The energy trading firm, the Gunvor Group, is due to pay US$95 million to end an investigation by the Swiss attorney general after it admitted an ex-employee paid bribes in the Republic of Congo and Ivory Coast to secure oil deals.
It is the first time in Switzerland that a major trading firm has been found guilty of such corruption allegations, the Swiss campaign group Public Eye said. It published a probe into the agreements in 2017.
Gunvor had failed to take measures required to prevent bribery, the Attorney General’s Office said last week.
Swiss prosecutors said Gunvor at the time lacked a code of conduct, compliance or sufficient oversight. Gunvor has since built up a compliance scheme and reduced by a third the number of intermediaries and agents it uses to make agreements.
The firm, one of the world’s largest independent oil traders, will pay US$4 million and relinquish profits of about 90 million Swiss francs acquired through the deals.
A former Gunvor employee, Pascal Collard, signed a plea deal last year in which he admitted paying bribes to secure contracts. He also said management was fully aware and approved his actions, according to Swiss prosecutors.
“Warning signs had been ignored and other irregularities had occurred, including authorisation being given for a substantial number of payments to third-party offshore companies unrelated to oil activities and the backdating of supporting letters to banks,” said the Swiss prosecutor.

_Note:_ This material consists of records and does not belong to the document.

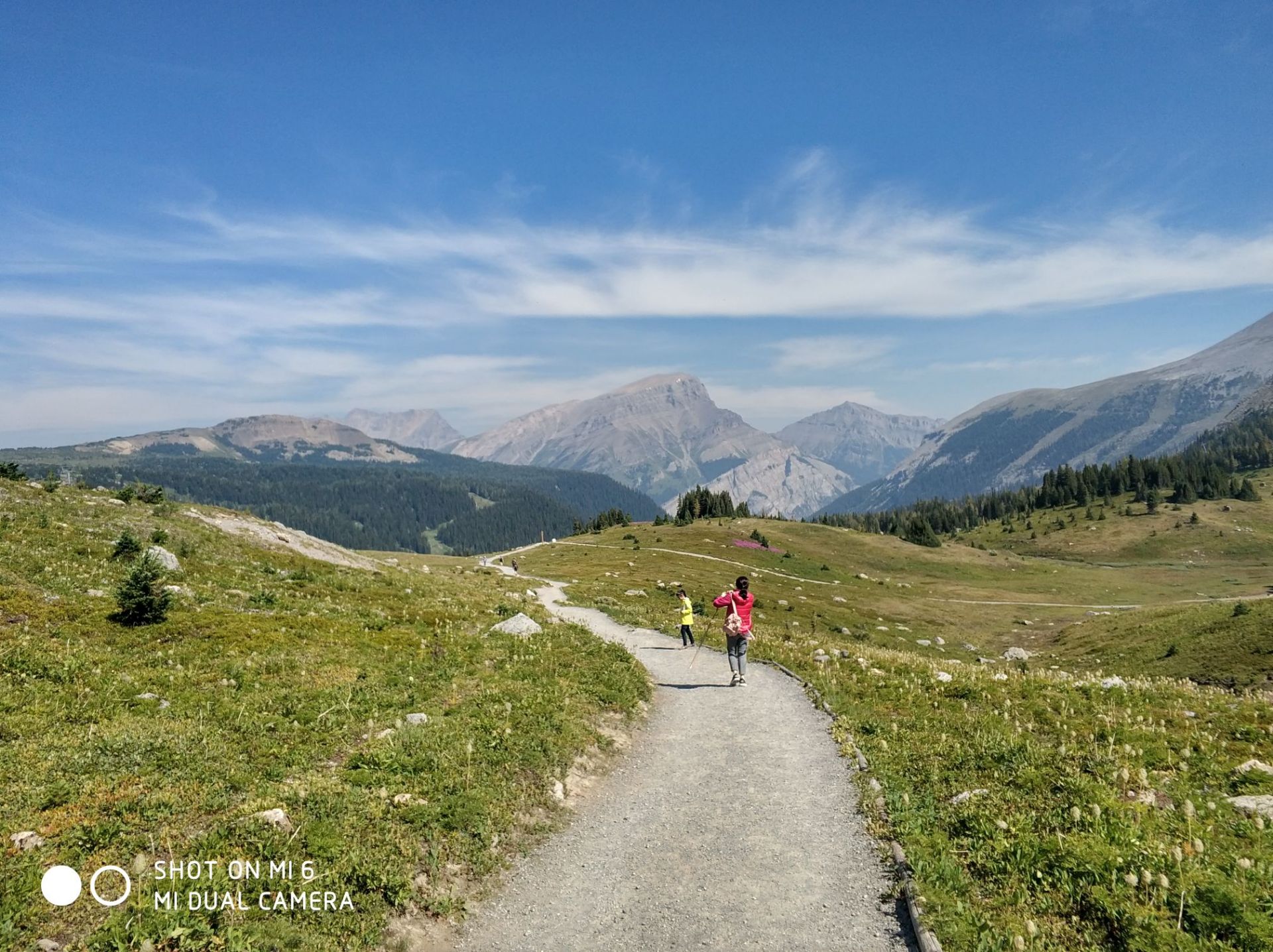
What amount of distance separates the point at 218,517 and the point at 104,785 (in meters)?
38.0

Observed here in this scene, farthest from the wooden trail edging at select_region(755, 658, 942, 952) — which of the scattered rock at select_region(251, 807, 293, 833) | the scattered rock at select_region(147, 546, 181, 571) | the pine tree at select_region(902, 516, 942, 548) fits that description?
the pine tree at select_region(902, 516, 942, 548)

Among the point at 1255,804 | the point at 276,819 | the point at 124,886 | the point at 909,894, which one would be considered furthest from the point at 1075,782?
the point at 124,886

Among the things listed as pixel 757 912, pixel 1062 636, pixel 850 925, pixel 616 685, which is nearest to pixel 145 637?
pixel 616 685

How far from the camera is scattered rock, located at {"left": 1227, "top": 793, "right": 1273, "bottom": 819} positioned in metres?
11.5

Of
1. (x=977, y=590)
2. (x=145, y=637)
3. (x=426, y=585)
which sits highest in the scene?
(x=145, y=637)

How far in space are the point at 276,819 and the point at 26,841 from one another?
3376mm

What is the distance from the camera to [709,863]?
11.7 metres

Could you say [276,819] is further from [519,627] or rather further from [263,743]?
[519,627]

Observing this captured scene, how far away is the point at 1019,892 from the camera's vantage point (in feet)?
32.1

The unusually large penalty marks approximately 3 per cent of the company’s trading profits between 2009 and 2011 when the offences took place.
Gunvor conducts only 4 per cent of its business in Africa and has no business in the Congolese Republic.
The Swiss prosecutor said Gunvor made efforts since 2012 to improve compliance and governance practices “to prevent corruption”.
The Swiss investigation entered on how consultants hired by Gunvor transferred a slice of their fees to foreign government staff to secure a deal for the energy trading house, prosecutors said. Similar offenders had been committed in the Ivory Coast, the prosecutor said.
Gunvor added that no current employees or branch of the group was involved in any litigation or investigations.
“Gunvor maintains that there was absolutely no conscious or desired involvement of employees or members of management in these activities,” the firm announced. “No current employees or businesses of Gunvor Group are involved in any related ongoing litigation or investigations.”